__Written request A__: Set down the passage of the essay on imperfect books starting with "But you knew" and going on through "pages. The shame.".
__Written request B__: In the essay on imperfect books, what other title is Robert Browning's poem Andrea del Sarto sometimes given?
__Written request C__: Write what comes next in the essay on imperfect books, picking up after its last sentence.

__Page__:

————

But you knew that. Like you, I’m a mess. Here are a smattering of my lesser imperfections: I eat too fast. It takes me ages to drop a letter in the mail. I’ve forgotten so many birthdays I don’t deserve to have anyone remember mine. Back when I mostly read used paperbacks, I dogeared a lot of pages. The shame.

Books are endearingly imperfect human creations. When we laud the perfect novel, we’re not praising flawlessness but aspiration. In Amish quilts, Persian carpets, and Japanese paintings, artists deliberately incorporate a flaw to remind us that divine symmetry is beyond mortals. Still, we keep trying.

“Man’s reach should exceed his grasp. Or what’s a heaven for?” Robert Browning wrote in his 1855 poem Andrea del Sarto. That work is sometimes called The Faultless Painter, since the subject is a Renaissance artist mulling whether he met his promise.

In January, we’re all Andrea del Sarto, ruing missteps and vowing to do better in the coming year. I do hope you exceed your expectations, but my 2024 resolution is to accept myself as I am, and allow for contentment and joy.

Along the way, I’m embracing imperfect literature. Gloriously flawed books with muddled plots, botched endings, and infuriating characters are life enhancing. I’ll never forget Frankie, the 12-year-old hero of Carson McCullers’ A Member of the Wedding, even if the plot’s pretty thin. I’d love to take a can of Roundup to the tangled sentences in Moby Dick, but, forever and always, it’s a towering American novel.

————

__Dataset excerpt__:
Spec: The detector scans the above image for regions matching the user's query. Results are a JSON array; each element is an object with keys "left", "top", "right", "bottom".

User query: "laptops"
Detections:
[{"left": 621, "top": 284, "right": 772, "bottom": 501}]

————

__Written answer A__:
But you knew that. Like you, I’m a mess. Here are a smattering of my lesser imperfections: I eat too fast. It takes me ages to drop a letter in the mail. I’ve forgotten so many birthdays I don’t deserve to have anyone remember mine. Back when I mostly read used paperbacks, I dogeared a lot of pages. The shame.

__Written answer B__: The Faultless Painter.

__Written answer C__:
Let’s hear it for imperfect but illuminating works of genius. What are your favorite flawed books, in any genre? I’d love to hear from you: bookwag@culturewag.com

Yours Ever,

Beautyland by Marie-Hélène Bertino

Here’s a novel that shouldn’t work, but does with brio. Born to a single mother in 1977 Philadelphia, Adina realizes she’s really a being from another planet, sent here to study the human race. When her mother finds a battered fax machine, the girl uses it to transmit reports to outer space. This isn’t a lame metaphor for alienation, but a gorgeous fable about how we craft our own mythology. When Adina heads to college, she finds community and shares her stories with the earthlings. It all makes for a hopeful tale about finding home.

Behind You Is the Sea by Susan Muaddi Darraj

Muaddi Darraj’s novel-in-stories is set among Baltimore Palestinians, but it’s far more than a tale of one community. Her characters are Americans torn between an ancient homeland and new lives. The journey of Marcus Salameh, a U.S. Marine whose understanding of his father is shaken when he escorts the man’s body to the Middle East for burial, bookends tales of other newcomers navigating cultural divides. The author treats these characters with tenderness, reminding us that we’re still a country renewed by the immigrant dreams.